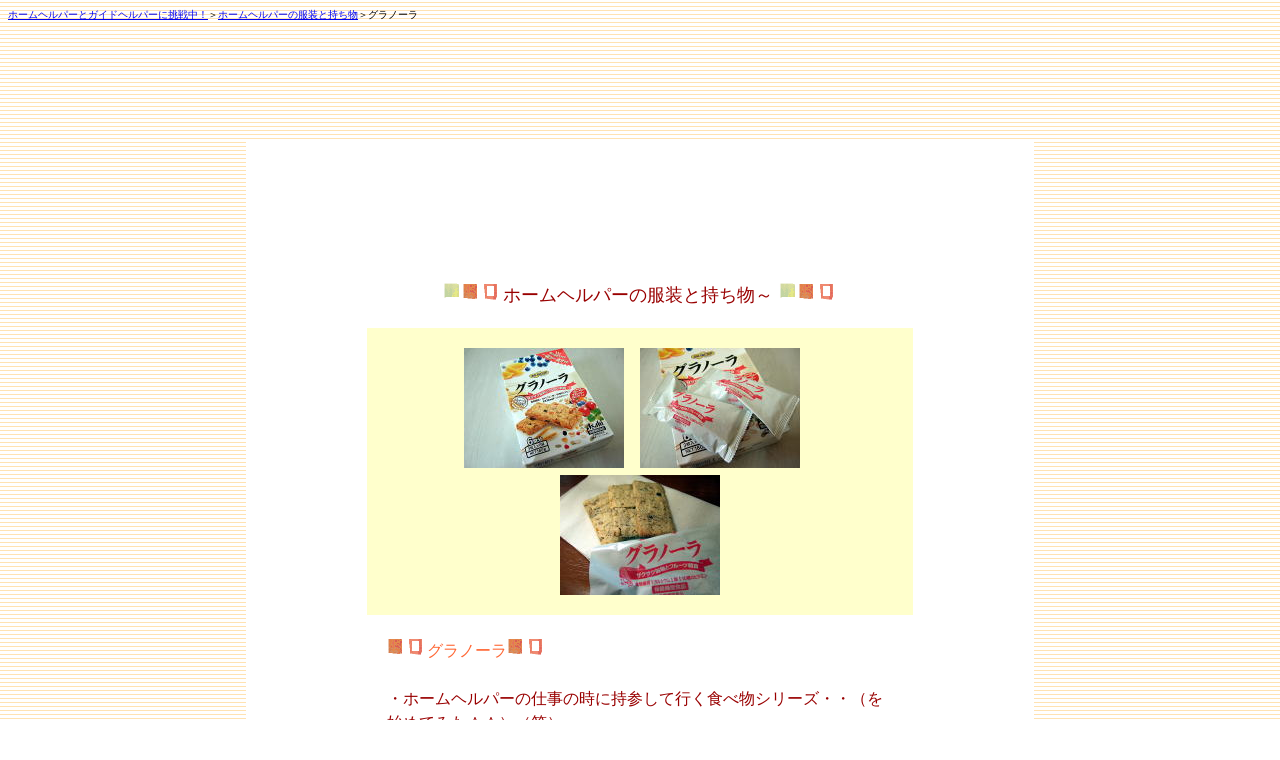

--- FILE ---
content_type: text/html
request_url: http://marine-marine.com/fuku_gura.html
body_size: 2696
content:
<!DOCTYPE HTML PUBLIC "-//W3C//DTD HTML 4.01 Transitional//EN">
<HTML>
<HEAD>
<META http-equiv="Content-Type" content="text/html; charset=SHIFT_JIS">
<META name="GENERATOR" content="IBM WebSphere Studio Homepage Builder Version 9.0.0.0 for Windows">
<META http-equiv="Content-Style-Type" content="text/css">
<TITLE>グラノーラ～ホームヘルパーの服装と持ち物</TITLE>
<LINK href="hpbsite.css" rel="stylesheet" type="text/css">
<LINK rel="stylesheet" href="table.css" type="text/css" id="_HPB_TABLE_CSS_ID_">
</HEAD>
<BODY background="kabe_shima4.gif">

<SCRIPT LANGUAGE="JAVASCRIPT"><!--
var ID="100249009";
var AD=0;
var FRAME=0;
// --></SCRIPT>
<SCRIPT LANGUAGE="JAVASCRIPT" SRC="http://j1.ax.xrea.com/l.j?id=100249009"></SCRIPT>
<NOSCRIPT><A HREF="http://w1.ax.xrea.com/c.f?id=100249009" TARGET="_blank"><IMG SRC="http://w1.ax.xrea.com/l.f?id=100249009&url=X" BORDER="0"></A></NOSCRIPT>


<P><FONT size="-2"><A href="index.html">ホームヘルパーとガイドヘルパーに挑戦中！</A>＞<A href="fuku-list.html">ホームヘルパーの服装と持ち物</A>＞グラノーラ</FONT><BR>
</P>
<DIV align="center">
<TABLE>
  <TBODY>
    <TR>
      <TD bgcolor="#ffffff" align="center" valign="top" width="748" height="714">
      <TABLE width="100%" cellpadding="0" cellspacing="1">
  <TBODY>
    <TR>
            <TD bgcolor="#ffffff" align="center"><FONT color="#990000" size="+1">
            <IMG src="tile1.gif" width="20" height="20" border="0"><IMG src="tile10.gif" width="20" height="20" border="0"><IMG src="tile13.gif" width="20" height="20" border="0"></FONT><IMG src="spacer.gif" width="1" height="12" border="0"><FONT color="#990000" size="+1">ホームヘルパーの服装と持ち物～</FONT><FONT color="#990000"><FONT size="+1">
            <IMG src="tile1.gif" width="20" height="20" border="0"><IMG src="tile10.gif" width="20" height="20" border="0"><IMG src="tile13.gif" width="20" height="20" border="0"></FONT></FONT></TD>
          </TR>
          <TR>
            <TD width="100%" bgcolor="#ffffcc" align="center"><IMG src="2007-3-4 0101.jpg" width="160" height="120" border="0">　<IMG src="2007-3-4 0111.jpg" width="160" height="120" border="0">　<IMG src="2007-3-4 0121.jpg" width="160" height="120" border="0"></TD>
          </TR>
          <TR>
            <TD><FONT color="#990000" size="+1">
            <IMG src="tile10.gif" width="20" height="20" border="0"><IMG src="tile13.gif" width="20" height="20" border="0"></FONT><FONT color="#ff6633">グラノーラ</FONT><FONT color="#990000" size="+1"><IMG src="tile10.gif" width="20" height="20" border="0"><IMG src="tile13.gif" width="20" height="20" border="0"></FONT><BR>
            <BR>
            <FONT color="#990000">・ホームヘルパーの仕事の時に持参して行く食べ物シリーズ・・（を始めてみた＾＾）（笑）。<BR>
            ・グラノーラです、健康的です～<BR>
            ・ホームヘルパーの仕事先までの経路にある薬局で購入～<BR>
            </FONT><FONT color="#330000"><BR>
            ホームヘルパーの仕事が朝からある時、介護の仕事がかけもちの日など、外でおなかが空いた時のために何を準備しておくか・というのがここ最近の私のテーマなんですけど（笑）、またまた良いモノまた見つけましたー。<BR>
            <BR>
            一番好きなのは<A href="fuku-onigiri.html">おにぎり</A>！！<BR>
            ですが、最近体力が落ちているからか、作る気力がなく～。<BR>
            朝起きてぐったり、みたいな時に米を研ぐというのは難しく。<BR>
            冷凍しておくのも今はちょっと面倒かも（汗）。<BR>
            <BR>
            で、何も持たずにホームヘルパーの仕事に行くことも多くなってきたこの頃。<BR>
            <BR>
            かといって外で食べるにもモーニングメニューやっているところはなかなかないし、入っている時間もないしっ。何より、モーニング食べてからホームヘルパーの仕事に行きますみたいな人はあまり聞いたことがないですが・・（笑）。<BR>
            <BR>
            こういうものをつまむのもいいですよね♪<BR>
            <BR>
            グラノーラです。穀物やフルーツが色々入っています♪<BR>
            </FONT><A href="fuku_umaibou.html">うまい棒</A>より健康的・・（笑）。・・うまい棒はうまい棒で、たまに1本食べたくなるからいーんですけどー（笑）。<BR>
            <BR>
            ホームヘルパーの仕事帰りにも、ちょっと何か食べたい時にも<FONT color="#330000">良いかなーとっ。活用しようと思いますっ。<BR>
            </FONT><BR>
            <A href="fuku-list.html">・ホームヘルパーの服装と持ち物のトップに戻る</A></TD>
          </TR>
        </TBODY>
</TABLE>
      <script type="text/javascript"><!--
google_ad_client = "pub-6445648199637600";
google_ad_width = 728;
google_ad_height = 90;
google_ad_format = "728x90_as";
google_ad_channel ="";
google_color_border = "FFCC99";
google_color_bg = "FFFFFF";
google_color_link = "0000FF";
google_color_url = "008000";
google_color_text = "000000";
//--></script>
<SCRIPT type="text/javascript" src="http://pagead2.googlesyndication.com/pagead/show_ads.js">
</SCRIPT></TD>
    </TR>
  </TBODY>
</TABLE>
<DIV align="center">
<DIV align="center"><FONT size="-1"><A href="index.html"><BR>
ホームヘルパーとガイドヘルパーに挑戦中！トップページに戻る</A><BR>
</FONT><FONT size="-2"><IMG src="aicon365.gif" width="15" height="16" border="0"><BR>
<A href="http://www.marine-marine.com/hh_list.html">ホームヘルパー関連記事</A>/<A href="http://www.marine-marine.com/hh_list.html">ホームヘルパーの仕事</A>/<A href="http://www.marine-marine.com/kaigosikaku1.html">ホームヘルパーの資格をとるには</A><A href="gh_list.html"><BR>
ガイドヘルパー関連記事</A>/<A href="odekakenikki.html">ガイドヘルパーお出かけ日記</A>/<A href="ode-osu-list.html">ガイドヘルパーお出かけおすすめスポット</A><A href="fuku-list.html"><BR>
ホームヘルパーの服装と持ち物</A>/</FONT><FONT size="-2" color="#330000"><A href="http://kaigo.marine-marine.com/">介護福祉士試験に合格したい</A>/</FONT><FONT size="-2"><FONT color="#ff0000"><A href="taikenki-list.html">ホームヘルパー体験記</A></FONT></FONT><FONT size="-1"><FONT size="-2">/</FONT></FONT><FONT size="-2"><A href="hh_sitsumon_list.html">ホームヘルパー質問箱</A></FONT><FONT size="-1"><BR>
<IMG src="aicon365.gif" width="15" height="16" border="0"></FONT><BR>
<FONT color="#330000" size="-2">当サイトの無断転載・複製は一切禁止です。<BR>
当サイトの内容の情報のご利用の際は、各自の自己の責任においてお願いします。<BR>
いかなる損害・トラブル等が発生した場合も、当サイトは一切責任を負いません。<BR>
<IMG src="aicon365.gif" width="15" height="16" border="0"><BR>
</FONT><B><FONT color="#330000" size="-1"><FONT size="-2">Copy right (C) Since 2004/5/16 <A href="http://www.marine-marine.com/">「ホームヘルパーとガイドヘルパーに挑戦中！」</A>管理人まりん　All Rights Reserved</FONT></FONT></B><BR>
<IMG src="aicon365.gif" width="15" height="16" border="0"><BR>
<FONT color="#330000" size="-2"><A href="http://www.marine-marine.com/costco_index.htm">コストコホールセールに行こう！</A>/<A href="attenir.html">アテニア</A>/<A href="kousui.html">激安香水</A>/<A href="hoteru.html">激安ホテル</A>/<A href="mac_joy_club.html">マックジョイクラブカード</A>/<A href="u-can.html">ユーキャン</A>/<A href="digital_camera.html">デジカメ選び</A>/<A href="keshouhin.html">激安化粧品</A>/<A href="netshopping1.html">ネットショッピング</A></FONT></DIV>
</DIV>
</DIV>
</BODY>
</HTML>

--- FILE ---
content_type: text/html; charset=utf-8
request_url: https://www.google.com/recaptcha/api2/aframe
body_size: 268
content:
<!DOCTYPE HTML><html><head><meta http-equiv="content-type" content="text/html; charset=UTF-8"></head><body><script nonce="q2emKvw9951DprQGASMNfw">/** Anti-fraud and anti-abuse applications only. See google.com/recaptcha */ try{var clients={'sodar':'https://pagead2.googlesyndication.com/pagead/sodar?'};window.addEventListener("message",function(a){try{if(a.source===window.parent){var b=JSON.parse(a.data);var c=clients[b['id']];if(c){var d=document.createElement('img');d.src=c+b['params']+'&rc='+(localStorage.getItem("rc::a")?sessionStorage.getItem("rc::b"):"");window.document.body.appendChild(d);sessionStorage.setItem("rc::e",parseInt(sessionStorage.getItem("rc::e")||0)+1);localStorage.setItem("rc::h",'1770022541133');}}}catch(b){}});window.parent.postMessage("_grecaptcha_ready", "*");}catch(b){}</script></body></html>

--- FILE ---
content_type: text/css
request_url: http://marine-marine.com/hpbsite.css
body_size: 120
content:
  
TABLE{
  line-height : 150%;
  

  
  
  
  

  
  
  
  

  padding-top : 100px;
  padding-left : 100px;
  padding-right : 100px;
  padding-bottom : 100px;
}
TD{
  padding-top : 20px;
  padding-left : 20px;
  padding-right : 20px;
  padding-bottom : 20px;
}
++++++++++
(Try it)
Copy each line in the entries above where "center" turns up.

(Expected answer)
<DIV align="center">
      <TD bgcolor="#ffffff" align="center" valign="top" width="748" height="714">
            <TD bgcolor="#ffffff" align="center"><FONT color="#990000" size="+1">
            <TD width="100%" bgcolor="#ffffcc" align="center"><IMG src="2007-3-4 0101.jpg" width="160" height="120" border="0">　<IMG src="2007-3-4 0111.jpg" width="160" height="120" border="0">　<IMG src="2007-3-4 0121.jpg" width="160" height="120" border="0"></TD>
<DIV align="center">
<DIV align="center"><FONT size="-1"><A href="index.html"><BR>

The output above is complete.